#### RECORDS FOR THIS EXERCISE

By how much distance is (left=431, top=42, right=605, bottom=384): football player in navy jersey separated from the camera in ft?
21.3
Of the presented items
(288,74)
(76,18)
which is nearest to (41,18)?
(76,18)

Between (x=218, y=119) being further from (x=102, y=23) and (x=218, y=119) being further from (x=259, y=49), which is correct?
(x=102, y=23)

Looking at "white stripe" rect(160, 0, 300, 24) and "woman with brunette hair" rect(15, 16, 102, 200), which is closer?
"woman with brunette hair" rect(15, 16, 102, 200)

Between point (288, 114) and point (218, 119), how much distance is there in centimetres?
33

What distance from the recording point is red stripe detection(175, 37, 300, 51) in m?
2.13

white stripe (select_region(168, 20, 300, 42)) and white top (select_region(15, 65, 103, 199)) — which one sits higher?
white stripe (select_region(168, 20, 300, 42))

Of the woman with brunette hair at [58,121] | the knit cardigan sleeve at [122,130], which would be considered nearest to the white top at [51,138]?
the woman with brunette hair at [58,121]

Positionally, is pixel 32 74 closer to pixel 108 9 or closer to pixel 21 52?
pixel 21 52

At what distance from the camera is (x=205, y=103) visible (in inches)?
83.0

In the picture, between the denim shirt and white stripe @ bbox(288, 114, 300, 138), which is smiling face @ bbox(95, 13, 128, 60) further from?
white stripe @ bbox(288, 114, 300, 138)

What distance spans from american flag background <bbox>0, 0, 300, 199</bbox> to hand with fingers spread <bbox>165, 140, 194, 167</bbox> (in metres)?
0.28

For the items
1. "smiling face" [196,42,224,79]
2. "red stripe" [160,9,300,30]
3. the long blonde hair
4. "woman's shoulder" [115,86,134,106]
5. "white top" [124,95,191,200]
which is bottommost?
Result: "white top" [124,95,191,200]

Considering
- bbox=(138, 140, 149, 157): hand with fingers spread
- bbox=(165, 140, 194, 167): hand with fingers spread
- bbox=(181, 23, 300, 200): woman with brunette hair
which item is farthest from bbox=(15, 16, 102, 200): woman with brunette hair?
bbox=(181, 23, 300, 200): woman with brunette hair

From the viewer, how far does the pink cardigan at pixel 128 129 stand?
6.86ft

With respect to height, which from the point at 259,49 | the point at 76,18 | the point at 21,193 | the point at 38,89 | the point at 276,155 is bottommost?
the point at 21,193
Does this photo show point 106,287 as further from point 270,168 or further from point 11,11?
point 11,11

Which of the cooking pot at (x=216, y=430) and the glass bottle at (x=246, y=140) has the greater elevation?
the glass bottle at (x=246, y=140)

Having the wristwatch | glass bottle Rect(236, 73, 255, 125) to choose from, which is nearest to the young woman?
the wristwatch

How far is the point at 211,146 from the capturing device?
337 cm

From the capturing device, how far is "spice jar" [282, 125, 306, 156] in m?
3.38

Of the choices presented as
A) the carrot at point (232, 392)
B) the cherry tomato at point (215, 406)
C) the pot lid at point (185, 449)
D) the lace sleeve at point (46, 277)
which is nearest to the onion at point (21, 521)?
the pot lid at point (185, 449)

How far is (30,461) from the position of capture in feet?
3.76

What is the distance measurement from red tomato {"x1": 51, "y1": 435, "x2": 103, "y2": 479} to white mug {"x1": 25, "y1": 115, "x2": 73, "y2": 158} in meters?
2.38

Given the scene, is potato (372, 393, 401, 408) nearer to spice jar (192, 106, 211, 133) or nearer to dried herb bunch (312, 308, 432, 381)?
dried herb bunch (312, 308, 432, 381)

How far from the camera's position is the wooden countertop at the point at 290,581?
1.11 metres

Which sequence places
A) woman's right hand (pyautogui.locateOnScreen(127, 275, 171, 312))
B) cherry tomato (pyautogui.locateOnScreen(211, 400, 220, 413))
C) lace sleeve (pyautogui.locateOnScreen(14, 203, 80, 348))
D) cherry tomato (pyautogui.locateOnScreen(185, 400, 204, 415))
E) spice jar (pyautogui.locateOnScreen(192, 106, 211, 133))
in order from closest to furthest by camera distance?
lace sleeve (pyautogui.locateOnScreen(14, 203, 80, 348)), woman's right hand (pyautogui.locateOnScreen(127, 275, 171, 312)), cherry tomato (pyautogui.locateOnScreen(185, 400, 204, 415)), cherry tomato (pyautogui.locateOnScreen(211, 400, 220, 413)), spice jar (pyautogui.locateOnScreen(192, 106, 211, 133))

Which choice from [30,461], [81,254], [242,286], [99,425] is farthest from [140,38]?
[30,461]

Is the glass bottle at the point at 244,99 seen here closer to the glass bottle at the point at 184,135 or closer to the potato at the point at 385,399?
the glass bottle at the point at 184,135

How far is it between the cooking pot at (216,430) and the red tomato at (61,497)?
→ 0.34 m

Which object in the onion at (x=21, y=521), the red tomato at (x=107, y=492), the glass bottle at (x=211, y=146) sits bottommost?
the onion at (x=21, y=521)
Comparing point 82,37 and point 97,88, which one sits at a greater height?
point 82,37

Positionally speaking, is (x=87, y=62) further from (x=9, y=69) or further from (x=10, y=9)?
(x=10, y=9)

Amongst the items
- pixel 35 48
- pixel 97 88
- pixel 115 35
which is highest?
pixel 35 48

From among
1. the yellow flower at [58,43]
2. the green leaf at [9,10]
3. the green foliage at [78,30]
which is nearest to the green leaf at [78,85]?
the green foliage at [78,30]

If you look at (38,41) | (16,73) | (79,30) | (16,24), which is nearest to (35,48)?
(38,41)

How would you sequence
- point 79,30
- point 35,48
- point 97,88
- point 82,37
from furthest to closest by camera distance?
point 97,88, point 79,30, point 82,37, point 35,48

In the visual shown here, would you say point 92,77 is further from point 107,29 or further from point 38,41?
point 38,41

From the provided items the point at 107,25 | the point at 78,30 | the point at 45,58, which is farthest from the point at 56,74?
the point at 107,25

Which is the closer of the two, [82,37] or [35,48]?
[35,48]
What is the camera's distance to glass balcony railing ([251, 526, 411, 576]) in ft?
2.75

########

_WHAT NEEDS TO BE DONE_
Rewrite all the lines above as one numbered list, and drop the blank lines.

_OUTPUT OF THE EXERCISE_
1. By how much distance is (left=431, top=42, right=605, bottom=384): football player in navy jersey separated from the camera in ft?
2. 21.3
3. Of the presented items
4. (288,74)
5. (76,18)
6. which is nearest to (41,18)?
7. (76,18)
8. Between (x=218, y=119) being further from (x=102, y=23) and (x=218, y=119) being further from (x=259, y=49), which is correct?
9. (x=102, y=23)
10. Looking at "white stripe" rect(160, 0, 300, 24) and "woman with brunette hair" rect(15, 16, 102, 200), which is closer?
11. "woman with brunette hair" rect(15, 16, 102, 200)
12. Between point (288, 114) and point (218, 119), how much distance is there in centimetres?
13. 33
14. What distance from the recording point is red stripe detection(175, 37, 300, 51) in m?
15. 2.13
16. white stripe (select_region(168, 20, 300, 42)) and white top (select_region(15, 65, 103, 199)) — which one sits higher?
17. white stripe (select_region(168, 20, 300, 42))
18. Of the woman with brunette hair at [58,121] | the knit cardigan sleeve at [122,130], which would be considered nearest to the white top at [51,138]?
19. the woman with brunette hair at [58,121]
20. Positionally, is pixel 32 74 closer to pixel 108 9 or closer to pixel 21 52?
21. pixel 21 52
22. At what distance from the camera is (x=205, y=103) visible (in inches)?
23. 83.0
24. In the picture, between the denim shirt and white stripe @ bbox(288, 114, 300, 138), which is smiling face @ bbox(95, 13, 128, 60) further from?
25. white stripe @ bbox(288, 114, 300, 138)
26. What distance spans from american flag background <bbox>0, 0, 300, 199</bbox> to hand with fingers spread <bbox>165, 140, 194, 167</bbox> (in metres)?
27. 0.28
28. For the items
29. 1. "smiling face" [196,42,224,79]
30. 2. "red stripe" [160,9,300,30]
31. 3. the long blonde hair
32. 4. "woman's shoulder" [115,86,134,106]
33. 5. "white top" [124,95,191,200]
34. which is bottommost?
35. Result: "white top" [124,95,191,200]
36. Considering
37. - bbox=(138, 140, 149, 157): hand with fingers spread
38. - bbox=(165, 140, 194, 167): hand with fingers spread
39. - bbox=(181, 23, 300, 200): woman with brunette hair
40. which item is farthest from bbox=(15, 16, 102, 200): woman with brunette hair?
41. bbox=(181, 23, 300, 200): woman with brunette hair
42. From the viewer, how far does the pink cardigan at pixel 128 129 stand?
43. 6.86ft
44. With respect to height, which from the point at 259,49 | the point at 76,18 | the point at 21,193 | the point at 38,89 | the point at 276,155 is bottommost?
45. the point at 21,193
46. Does this photo show point 106,287 as further from point 270,168 or further from point 11,11?
47. point 11,11
48. Which of the cooking pot at (x=216, y=430) and the glass bottle at (x=246, y=140) has the greater elevation?
49. the glass bottle at (x=246, y=140)
50. Having the wristwatch | glass bottle Rect(236, 73, 255, 125) to choose from, which is nearest to the young woman?
51. the wristwatch
52. How far is the point at 211,146 from the capturing device?
53. 337 cm
54. From the capturing device, how far is "spice jar" [282, 125, 306, 156] in m?
55. 3.38
56. Of the choices presented as
57. A) the carrot at point (232, 392)
58. B) the cherry tomato at point (215, 406)
59. C) the pot lid at point (185, 449)
60. D) the lace sleeve at point (46, 277)
61. which is nearest to the onion at point (21, 521)?
62. the pot lid at point (185, 449)
63. How far is (30,461) from the position of capture in feet?
64. 3.76
65. What is the distance measurement from red tomato {"x1": 51, "y1": 435, "x2": 103, "y2": 479} to white mug {"x1": 25, "y1": 115, "x2": 73, "y2": 158} in meters?
66. 2.38
67. Given the scene, is potato (372, 393, 401, 408) nearer to spice jar (192, 106, 211, 133) or nearer to dried herb bunch (312, 308, 432, 381)?
68. dried herb bunch (312, 308, 432, 381)
69. How far from the camera's position is the wooden countertop at the point at 290,581?
70. 1.11 metres
71. Which sequence places
72. A) woman's right hand (pyautogui.locateOnScreen(127, 275, 171, 312))
73. B) cherry tomato (pyautogui.locateOnScreen(211, 400, 220, 413))
74. C) lace sleeve (pyautogui.locateOnScreen(14, 203, 80, 348))
75. D) cherry tomato (pyautogui.locateOnScreen(185, 400, 204, 415))
76. E) spice jar (pyautogui.locateOnScreen(192, 106, 211, 133))
77. in order from closest to furthest by camera distance?
78. lace sleeve (pyautogui.locateOnScreen(14, 203, 80, 348)), woman's right hand (pyautogui.locateOnScreen(127, 275, 171, 312)), cherry tomato (pyautogui.locateOnScreen(185, 400, 204, 415)), cherry tomato (pyautogui.locateOnScreen(211, 400, 220, 413)), spice jar (pyautogui.locateOnScreen(192, 106, 211, 133))
79. Which choice from [30,461], [81,254], [242,286], [99,425] is farthest from [140,38]?
80. [30,461]
81. Is the glass bottle at the point at 244,99 seen here closer to the glass bottle at the point at 184,135 or closer to the potato at the point at 385,399?
82. the glass bottle at the point at 184,135
83. How far is it between the cooking pot at (216,430) and the red tomato at (61,497)?
84. → 0.34 m
85. Which object in the onion at (x=21, y=521), the red tomato at (x=107, y=492), the glass bottle at (x=211, y=146) sits bottommost?
86. the onion at (x=21, y=521)
87. Comparing point 82,37 and point 97,88, which one sits at a greater height?
88. point 82,37
89. Positionally speaking, is (x=87, y=62) further from (x=9, y=69) or further from (x=10, y=9)?
90. (x=10, y=9)
91. Amongst the items
92. - pixel 35 48
93. - pixel 97 88
94. - pixel 115 35
95. which is highest?
96. pixel 35 48
97. From among
98. 1. the yellow flower at [58,43]
99. 2. the green leaf at [9,10]
100. 3. the green foliage at [78,30]
101. which is nearest to the green leaf at [78,85]?
102. the green foliage at [78,30]
103. If you look at (38,41) | (16,73) | (79,30) | (16,24), which is nearest to (35,48)?
104. (38,41)
105. How would you sequence
106. - point 79,30
107. - point 35,48
108. - point 97,88
109. - point 82,37
110. from furthest to closest by camera distance?
111. point 97,88, point 79,30, point 82,37, point 35,48
112. In the visual shown here, would you say point 92,77 is further from point 107,29 or further from point 38,41?
113. point 38,41
114. From the provided items the point at 107,25 | the point at 78,30 | the point at 45,58, which is farthest from the point at 56,74?
115. the point at 107,25
116. Which is the closer of the two, [82,37] or [35,48]?
117. [35,48]
118. What is the camera's distance to glass balcony railing ([251, 526, 411, 576]) in ft?
119. 2.75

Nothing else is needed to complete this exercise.